— TASK GOAL —
Copy every line of the listing exactly.

— DATASET —
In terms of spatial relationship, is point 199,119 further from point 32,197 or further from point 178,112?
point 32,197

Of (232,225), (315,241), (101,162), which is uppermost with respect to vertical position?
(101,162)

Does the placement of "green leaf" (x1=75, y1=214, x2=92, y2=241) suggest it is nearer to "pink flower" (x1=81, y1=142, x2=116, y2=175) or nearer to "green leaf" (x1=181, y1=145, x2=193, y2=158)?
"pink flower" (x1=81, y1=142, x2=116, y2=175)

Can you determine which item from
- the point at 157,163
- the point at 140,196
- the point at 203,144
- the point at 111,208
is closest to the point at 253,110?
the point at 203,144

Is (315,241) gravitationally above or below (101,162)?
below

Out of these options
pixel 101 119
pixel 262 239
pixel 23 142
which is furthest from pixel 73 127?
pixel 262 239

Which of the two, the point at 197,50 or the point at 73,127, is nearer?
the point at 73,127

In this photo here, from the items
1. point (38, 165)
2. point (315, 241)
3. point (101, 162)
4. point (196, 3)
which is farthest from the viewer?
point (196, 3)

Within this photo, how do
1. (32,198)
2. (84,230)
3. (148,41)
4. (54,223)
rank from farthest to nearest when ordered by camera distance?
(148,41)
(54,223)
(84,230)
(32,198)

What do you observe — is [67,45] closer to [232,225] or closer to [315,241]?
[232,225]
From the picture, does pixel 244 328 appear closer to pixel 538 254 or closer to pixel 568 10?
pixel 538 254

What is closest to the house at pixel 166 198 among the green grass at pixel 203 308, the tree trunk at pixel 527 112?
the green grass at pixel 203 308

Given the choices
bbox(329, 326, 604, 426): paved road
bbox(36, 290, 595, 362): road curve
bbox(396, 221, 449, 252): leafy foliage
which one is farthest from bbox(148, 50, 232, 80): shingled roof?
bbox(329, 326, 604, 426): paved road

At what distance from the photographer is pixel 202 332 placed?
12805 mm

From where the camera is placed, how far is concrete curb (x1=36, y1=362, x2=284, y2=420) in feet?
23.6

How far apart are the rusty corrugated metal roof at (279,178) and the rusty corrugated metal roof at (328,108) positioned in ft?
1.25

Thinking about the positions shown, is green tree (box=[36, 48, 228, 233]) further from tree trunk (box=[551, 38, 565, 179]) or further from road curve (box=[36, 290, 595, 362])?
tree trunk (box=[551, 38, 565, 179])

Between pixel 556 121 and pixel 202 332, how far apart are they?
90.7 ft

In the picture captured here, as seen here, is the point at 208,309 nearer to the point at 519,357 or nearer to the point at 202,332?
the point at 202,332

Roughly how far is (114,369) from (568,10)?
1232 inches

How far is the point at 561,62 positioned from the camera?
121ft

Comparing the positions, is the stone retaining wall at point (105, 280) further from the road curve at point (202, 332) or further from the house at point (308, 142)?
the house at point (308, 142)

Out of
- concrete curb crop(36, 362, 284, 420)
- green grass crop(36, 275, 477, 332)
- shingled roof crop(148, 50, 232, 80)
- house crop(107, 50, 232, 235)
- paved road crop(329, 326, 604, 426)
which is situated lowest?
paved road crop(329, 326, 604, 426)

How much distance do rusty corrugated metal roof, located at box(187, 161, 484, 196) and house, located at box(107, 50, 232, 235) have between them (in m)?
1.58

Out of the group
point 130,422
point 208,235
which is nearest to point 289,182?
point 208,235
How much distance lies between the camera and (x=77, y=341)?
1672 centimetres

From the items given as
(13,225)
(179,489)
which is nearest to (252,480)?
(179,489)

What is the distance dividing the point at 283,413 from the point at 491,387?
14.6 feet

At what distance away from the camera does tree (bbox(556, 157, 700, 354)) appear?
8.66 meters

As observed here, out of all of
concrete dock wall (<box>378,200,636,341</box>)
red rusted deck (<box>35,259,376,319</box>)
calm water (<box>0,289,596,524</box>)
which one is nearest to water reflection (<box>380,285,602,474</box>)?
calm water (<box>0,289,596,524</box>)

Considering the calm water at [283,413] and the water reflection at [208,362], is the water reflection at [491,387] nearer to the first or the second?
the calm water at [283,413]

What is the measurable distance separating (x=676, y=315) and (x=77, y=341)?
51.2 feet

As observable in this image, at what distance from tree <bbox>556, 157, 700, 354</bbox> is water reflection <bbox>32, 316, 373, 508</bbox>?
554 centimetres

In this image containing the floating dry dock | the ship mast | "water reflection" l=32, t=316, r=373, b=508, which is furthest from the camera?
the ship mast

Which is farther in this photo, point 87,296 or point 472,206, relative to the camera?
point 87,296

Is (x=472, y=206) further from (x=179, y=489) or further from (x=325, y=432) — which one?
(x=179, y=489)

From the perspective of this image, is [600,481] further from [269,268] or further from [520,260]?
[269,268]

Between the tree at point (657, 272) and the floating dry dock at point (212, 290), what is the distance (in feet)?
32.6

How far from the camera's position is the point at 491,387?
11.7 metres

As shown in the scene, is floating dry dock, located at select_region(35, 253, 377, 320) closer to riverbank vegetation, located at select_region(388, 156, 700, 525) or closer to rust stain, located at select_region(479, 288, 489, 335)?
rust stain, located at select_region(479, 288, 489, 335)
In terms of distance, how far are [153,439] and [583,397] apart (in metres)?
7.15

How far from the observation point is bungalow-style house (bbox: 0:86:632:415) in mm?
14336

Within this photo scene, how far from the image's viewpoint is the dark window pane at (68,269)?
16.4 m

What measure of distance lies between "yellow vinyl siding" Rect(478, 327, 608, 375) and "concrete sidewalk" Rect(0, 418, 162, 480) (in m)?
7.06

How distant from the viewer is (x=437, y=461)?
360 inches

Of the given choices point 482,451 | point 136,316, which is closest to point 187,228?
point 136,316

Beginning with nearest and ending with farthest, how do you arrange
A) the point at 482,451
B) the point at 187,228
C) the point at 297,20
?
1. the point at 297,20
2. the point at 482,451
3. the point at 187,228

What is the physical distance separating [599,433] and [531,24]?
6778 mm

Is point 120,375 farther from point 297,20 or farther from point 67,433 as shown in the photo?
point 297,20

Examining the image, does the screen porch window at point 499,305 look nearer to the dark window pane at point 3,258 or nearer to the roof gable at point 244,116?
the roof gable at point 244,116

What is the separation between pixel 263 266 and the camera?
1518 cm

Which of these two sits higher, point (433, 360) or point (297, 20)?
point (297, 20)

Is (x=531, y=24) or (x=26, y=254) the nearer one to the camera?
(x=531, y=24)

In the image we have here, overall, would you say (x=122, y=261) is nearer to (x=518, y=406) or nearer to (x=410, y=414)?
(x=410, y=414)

— RESPONSE —
In terms of spatial relationship, is point 199,119 further from point 32,197 or further from point 178,112?
point 32,197

Of (232,225), (315,241), (101,162), which is uppermost with respect to vertical position?
(101,162)

Does the placement of "green leaf" (x1=75, y1=214, x2=92, y2=241) suggest it is nearer to "pink flower" (x1=81, y1=142, x2=116, y2=175) or nearer to "green leaf" (x1=181, y1=145, x2=193, y2=158)?
"pink flower" (x1=81, y1=142, x2=116, y2=175)

Can you determine which item from
- the point at 157,163
- the point at 140,196
- the point at 203,144
- the point at 111,208
is closest to the point at 253,110?
the point at 203,144

Is (315,241) gravitationally above or below (101,162)?
below

Out of these options
pixel 101 119
pixel 262 239
pixel 23 142
which is furthest from pixel 73 127?
pixel 262 239

Which of the two, the point at 197,50 or the point at 73,127, is nearer?
the point at 73,127

In this photo here, from the items
1. point (38, 165)
2. point (315, 241)
3. point (101, 162)
4. point (196, 3)
which is farthest from the viewer?
point (196, 3)

Within this photo, how do
1. (32,198)
2. (84,230)
3. (148,41)
4. (54,223)
rank from farthest to nearest when ordered by camera distance?
(148,41)
(54,223)
(84,230)
(32,198)

What do you observe — is [67,45] closer to [232,225] or closer to [315,241]?
[232,225]
From the picture, does pixel 244 328 appear closer to pixel 538 254 or closer to pixel 568 10?
pixel 538 254

What is closest to the house at pixel 166 198 among the green grass at pixel 203 308, the tree trunk at pixel 527 112?
the green grass at pixel 203 308

Given the choices
bbox(329, 326, 604, 426): paved road
bbox(36, 290, 595, 362): road curve
bbox(396, 221, 449, 252): leafy foliage
which one is farthest from bbox(148, 50, 232, 80): shingled roof?
bbox(329, 326, 604, 426): paved road

At what distance from the photographer is pixel 202 332 placed?
12805 mm

From where the camera is placed, how far is concrete curb (x1=36, y1=362, x2=284, y2=420) in feet?
23.6

How far apart are the rusty corrugated metal roof at (279,178) and the rusty corrugated metal roof at (328,108) positioned in ft?
1.25

Thinking about the positions shown, is green tree (box=[36, 48, 228, 233]) further from tree trunk (box=[551, 38, 565, 179]) or further from road curve (box=[36, 290, 595, 362])?
tree trunk (box=[551, 38, 565, 179])

Between pixel 556 121 and pixel 202 332, how far apart are they?
90.7 ft

In the picture captured here, as seen here, is the point at 208,309 nearer to the point at 519,357 or nearer to the point at 202,332?
the point at 202,332

Roughly how far is (114,369) from (568,10)?
1232 inches

How far is the point at 561,62 positioned from the camera?
121ft

Comparing the positions, is the stone retaining wall at point (105, 280) further from the road curve at point (202, 332) or further from the house at point (308, 142)?
the house at point (308, 142)

Out of
- concrete curb crop(36, 362, 284, 420)
- green grass crop(36, 275, 477, 332)
- shingled roof crop(148, 50, 232, 80)
- house crop(107, 50, 232, 235)
- paved road crop(329, 326, 604, 426)
which is situated lowest?
paved road crop(329, 326, 604, 426)

How much distance do rusty corrugated metal roof, located at box(187, 161, 484, 196) and house, located at box(107, 50, 232, 235) have between them (in m)?
1.58

Out of the group
point 130,422
point 208,235
which is nearest to point 289,182?
point 208,235
How much distance lies between the camera and (x=77, y=341)?
1672 centimetres

From the items given as
(13,225)
(179,489)
which is nearest to (252,480)?
(179,489)

What is the distance dividing the point at 283,413 from the point at 491,387?
14.6 feet

At what distance away from the camera does tree (bbox(556, 157, 700, 354)) appear?
8.66 meters

As observed here, out of all of
concrete dock wall (<box>378,200,636,341</box>)
red rusted deck (<box>35,259,376,319</box>)
calm water (<box>0,289,596,524</box>)
which one is nearest to water reflection (<box>380,285,602,474</box>)?
calm water (<box>0,289,596,524</box>)

Considering the calm water at [283,413] and the water reflection at [208,362], is the water reflection at [491,387] nearer to the first or the second?
the calm water at [283,413]

What is the measurable distance separating (x=676, y=315) and (x=77, y=341)?
51.2 feet

As observable in this image, at what distance from tree <bbox>556, 157, 700, 354</bbox> is water reflection <bbox>32, 316, 373, 508</bbox>?
554 centimetres

In this image containing the floating dry dock | the ship mast | "water reflection" l=32, t=316, r=373, b=508, which is furthest from the camera?
the ship mast

Which is farther in this photo, point 87,296 or point 472,206, relative to the camera?
point 87,296

Is (x=472, y=206) further from (x=179, y=489) or further from (x=325, y=432) — which one?
(x=179, y=489)

From the perspective of this image, is [600,481] further from [269,268] or further from [520,260]?
[269,268]

Between the tree at point (657, 272) and the floating dry dock at point (212, 290), what is the distance (in feet)?
32.6

How far from the camera's position is the point at 491,387?
11.7 metres

As shown in the scene, is floating dry dock, located at select_region(35, 253, 377, 320) closer to riverbank vegetation, located at select_region(388, 156, 700, 525) or closer to rust stain, located at select_region(479, 288, 489, 335)?
rust stain, located at select_region(479, 288, 489, 335)
In terms of distance, how far are [153,439] and [583,397] apart (in metres)?
7.15

How far from the observation point is bungalow-style house (bbox: 0:86:632:415) in mm?
14336

Within this photo scene, how far from the image's viewpoint is the dark window pane at (68,269)?
16.4 m

What measure of distance lies between "yellow vinyl siding" Rect(478, 327, 608, 375) and "concrete sidewalk" Rect(0, 418, 162, 480) (in m)?
7.06

How distant from the viewer is (x=437, y=461)?
360 inches

Of the given choices point 482,451 | point 136,316, which is closest to point 187,228?
point 136,316

Beginning with nearest and ending with farthest, how do you arrange
A) the point at 482,451
B) the point at 187,228
C) the point at 297,20
?
1. the point at 297,20
2. the point at 482,451
3. the point at 187,228

What is the physical distance separating [599,433] and [531,24]?
6778 mm

Is point 120,375 farther from point 297,20 or farther from point 67,433 as shown in the photo?
point 297,20

Examining the image, does the screen porch window at point 499,305 look nearer to the dark window pane at point 3,258 or nearer to the roof gable at point 244,116?
the roof gable at point 244,116

What is the separation between pixel 263 266 and the camera?
1518 cm

Which of these two sits higher, point (433, 360) or point (297, 20)?
point (297, 20)

Is (x=531, y=24) or (x=26, y=254) the nearer one to the camera?
(x=531, y=24)

In the image we have here, overall, would you say (x=122, y=261) is nearer to (x=518, y=406) or nearer to (x=410, y=414)?
(x=410, y=414)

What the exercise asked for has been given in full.